E13 Salient Māori News Items to 30 April 2021

  • Antoine Coffin has been appointed to the Ministerial Review Panel into the Future for Local Government.
  • This week the Police referred matters concerning donations to the Māori Party to the Serious Fraud Office. It is alleged the Party failed to declare donations or aggregated donations of over $30,000, which combined totalled over $300,000.  The Party has already acknowledged its error.
  • This week the Department of Corrections published (online only) data about people imprisoned as of 31 March 2021. It shows 52.7% of those people are Māori, i.e. 4,561 Māori in prison.  We advise that no textual or further explanation was provided. https://www.corrections.govt.nz/resources/statistics/quarterly_prison_statistics/prison_stats_march_2021b

Māori Party – Coalition discussions: omnibus excerpt

From week ending 2 December 2011

Despite losing significant voting franchise in this election, the Māori Party retains three seats in parliament, and is in discussions with the Prime Minister (elect) on whether another confidence and supply agreement can be reached, or some other form of agreement between the parties.

We note the general media has focused on possibly tensions relating to the proposed sale of shares in State-Owned Enterprises as a barrier to a formal supply and confidence agreement.  However, both the National Party and Māori Party have indicated that particular policy matter can be set aside from any agreement framework, allowing each party to retain its respective (opposing) view.  (How such a proposition would work in practise, however, particularly for voting on the annual budget, is unclear at this stage.)

While the Māori Party still needs to confirm its political positioning with its members, the party leaders have indicated that Cabinet posts are sought (Minister of Māori Affairs and Minister with Responsibility for Whānau Ora), and that priority areas for negotiations with National include matters pertaining to the constitutional review, Māori employment matters, and the functionality of Te Puni Kōkiri. 

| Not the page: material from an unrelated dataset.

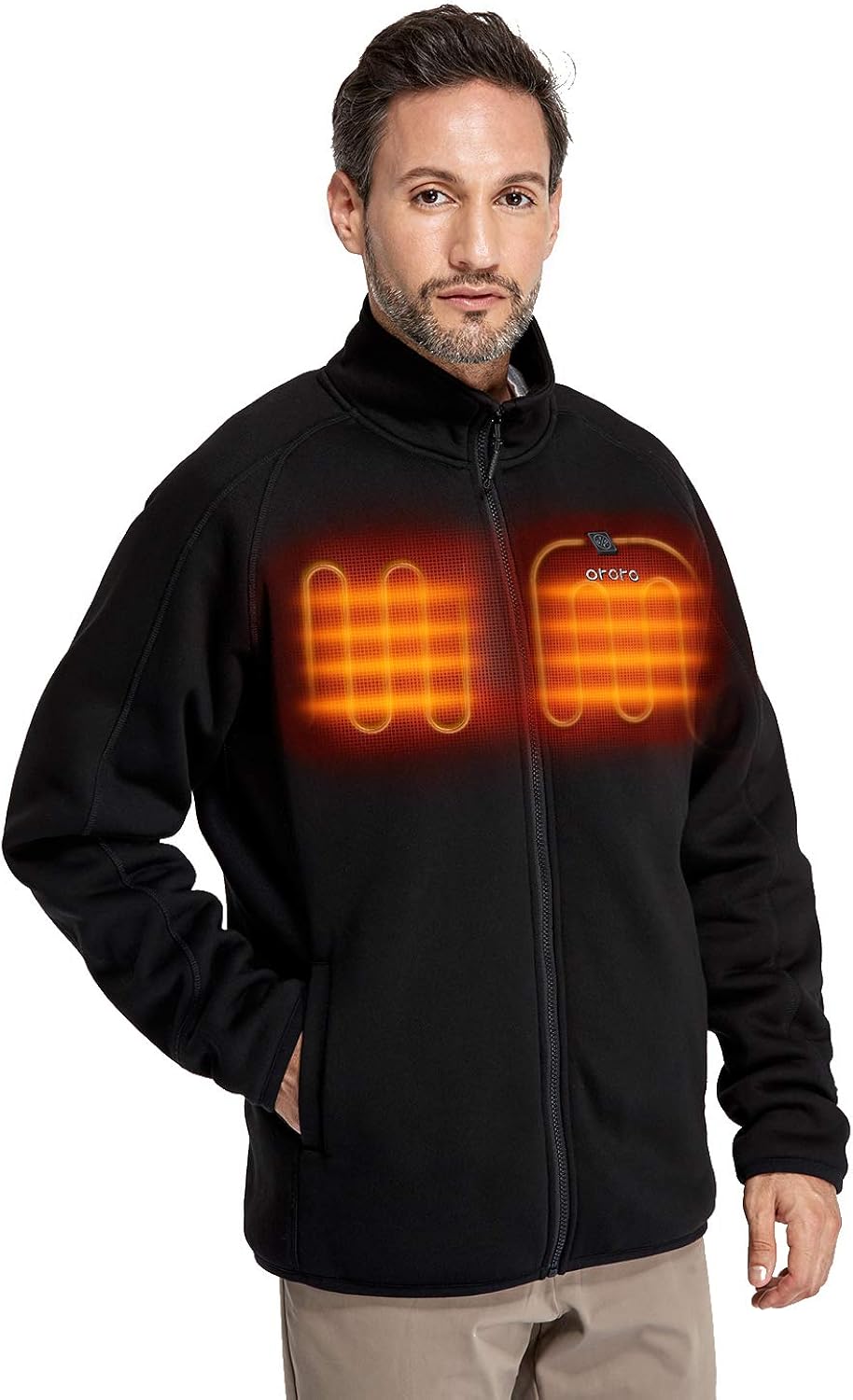 Heated sweater fleece jacket Clearance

There are two proposals raised in relation to Te Puni Kokiri, the first is to reposition the agency as a more central ‘control agency’, with a greater purview over the operations of other Ministries.  (There are three such agencies at present, with structural authority over other agencies, these being The Treasury, the State Services Commission and the Department of Prime Minister and Cabinet).   The second proposal is to refocus Te Puni Kōkiri on employment matters, perhaps realigning some of its existing funding to support proposals to create new employment opportunities for Māori youth.

We will provide further information on any published coalition arrangements when/if agreed between the National and Māori parties; and at that point will provide an assessment of merits of proposals for Māori policy development.